Barncluith is an area of Hamilton in South Lanarkshire, Scotland. Barncluith forms the south-eastern part of the town, between the urban centre and the Avon Water. It lies either side of Carlisle Road (A72), which leads out of Hamilton to Chatelherault Country Park, Larkhall and the Clyde Valley. The name derives from "Baron's Cleugh", a cleugh being a ravine.

Barncluith Primary School closed in the 1990s. The school building stands at the corner of Miller Street and Townhead Street, and is now the Barncluith Business Centre. The parish church is St. John's Centre on Duke Street.

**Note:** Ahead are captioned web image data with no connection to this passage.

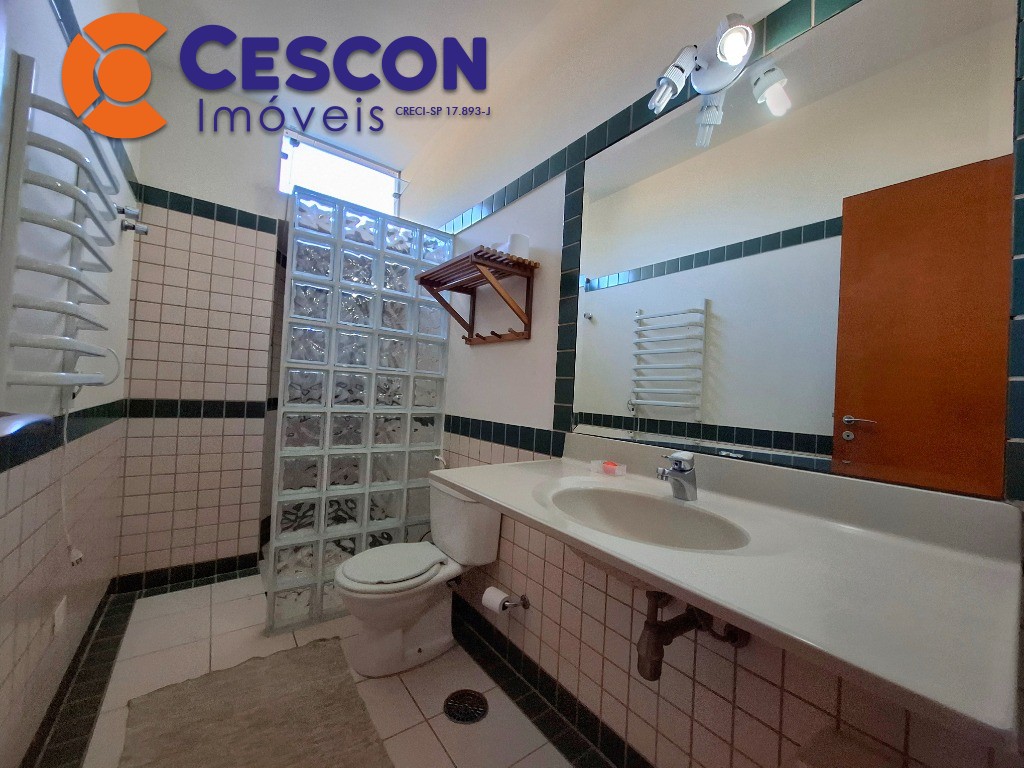 Casa de Condomínio, 5 quartos - Foto 69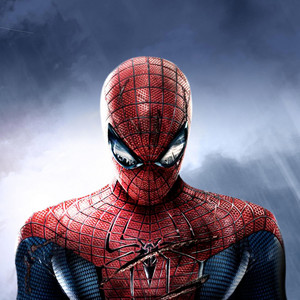 Evermore - The Amazing Spider-Man: Main Score (Metal Cover)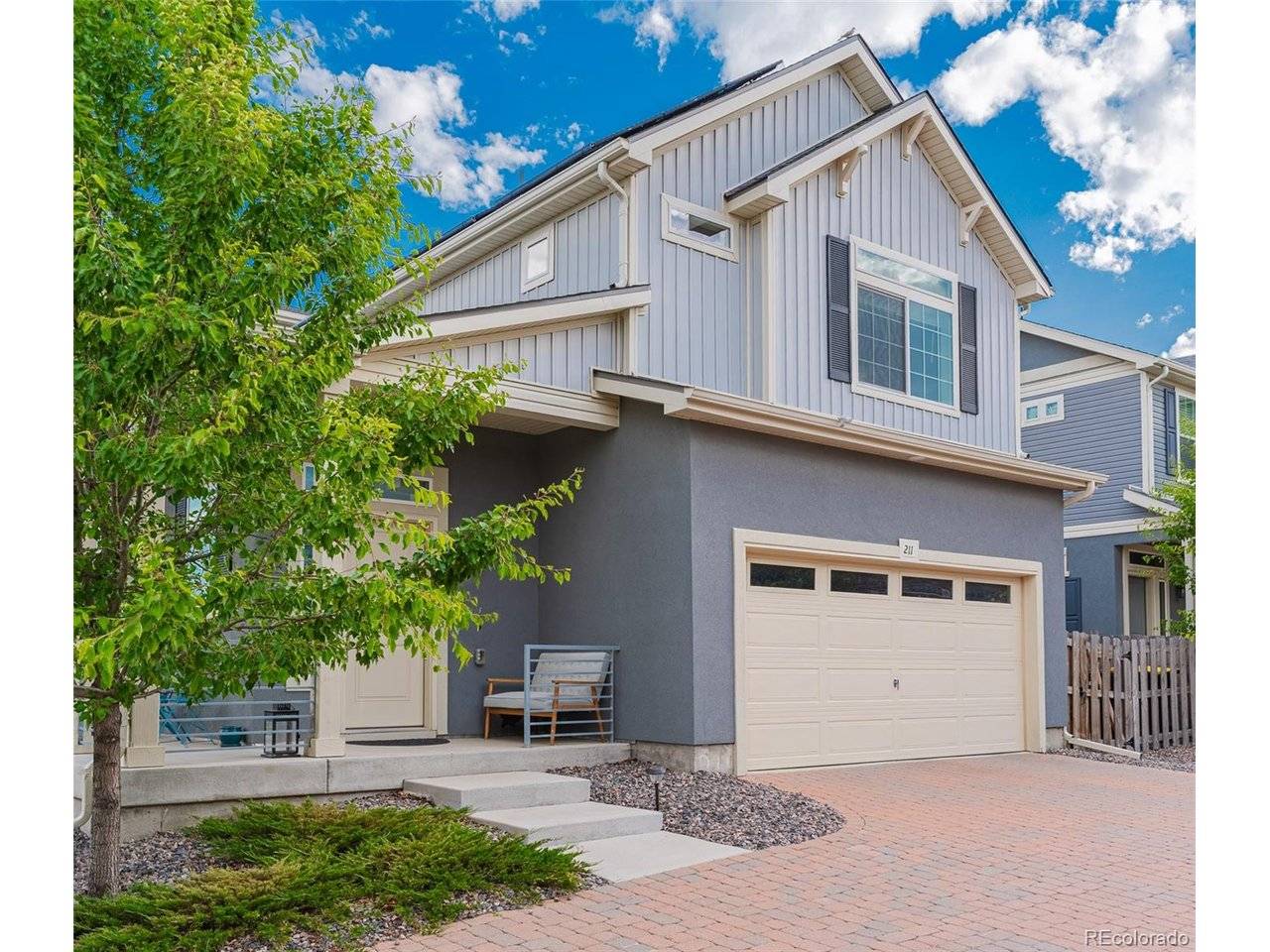 211 S Oak Hill, Aurora, CO 80018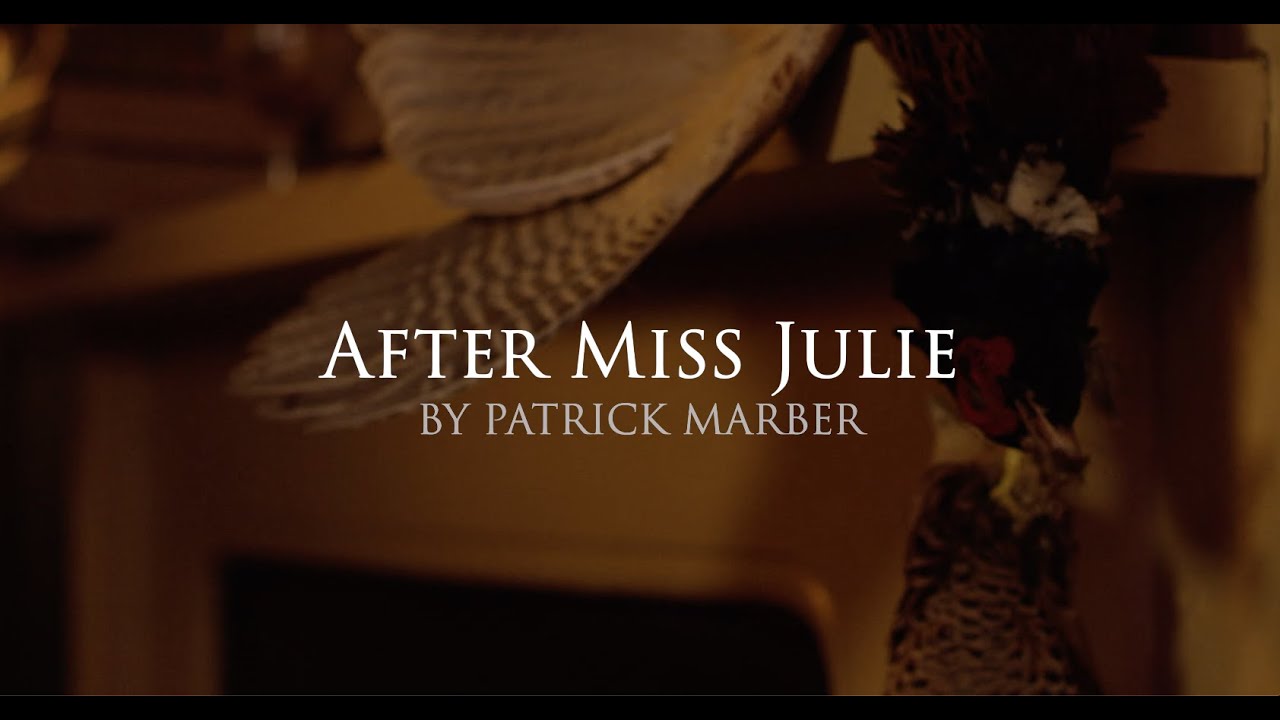 AFTER MISS JULIE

==Barncluith House and gardens==

To the south of the area, alongside the Avon Water, are Barncluith tower house and Barncluith House. The tower house dates to the 16th century, while the house is of 18th-century origin. The terraced gardens which run down to the river, which date from the 17th century, are a category A listed building, and are included on the Inventory of Gardens and Designed Landscapes in Scotland, the national listing of significant gardens. The house and tower are both category B listed, having been extensively restored in the 20th century.

===History===
The lands of Barncluith were held by the Machan family, of Norman origin. In 1507 Anne Machan married William Hamilton of Rossmoor, kinsman of the Duke of Hamilton. Their son fought and died at the Battle of Langside (1568), and Barncluith was subsequently inherited by their grandson John Hamilton. The tower house of Barncluith dates to around this time, and was probably built by John Hamilton along with the gardens. The building of the terraces along the river is thought to date to the 17th century. The garden was laid out as seven "hanging terraces" leading down to the River Avon.

Another John Hamilton of Barncluith was Sheriff of the Lower Ward of Lanarkshire from shortly after 1707. He is said to have held his court within the pavilion in the terrace garden, and to have carried out executions at a nearby oak tree. In the 1730s, the involvement of the architect William Adam in works at Barncluith is suggested by surviving correspondence with his clerk of works.

Ownership of Barncluith passed from the Hamiltons to the Ruthven family in the 19th century. At this time the gardens at Barncluith were renowned as an example of an old Scots garden, and were popular with visitors to the area.

In the 19th century the mound on which the castle had originally stood was levelled and enclosed by a stone balustrade by David Bryce. By 1900 the main garden had been reduced from seven to five terraces but including summerhouses and gardenhouses, a fountain and "the Duke of Hamilton's bath" and was described by Sir Robert Lorimer as "the most romantic little garden in Scotland".

The estate was bought in 1908 by lawyer James C. Bishop, who restored the gardens. In 1927 Hamilton Palace was demolished, and Bishop secured a number of fragments of carved masonry which he brought to Barncluith and re-used as garden ornaments. These include a large carving of the Hamilton coat of arms.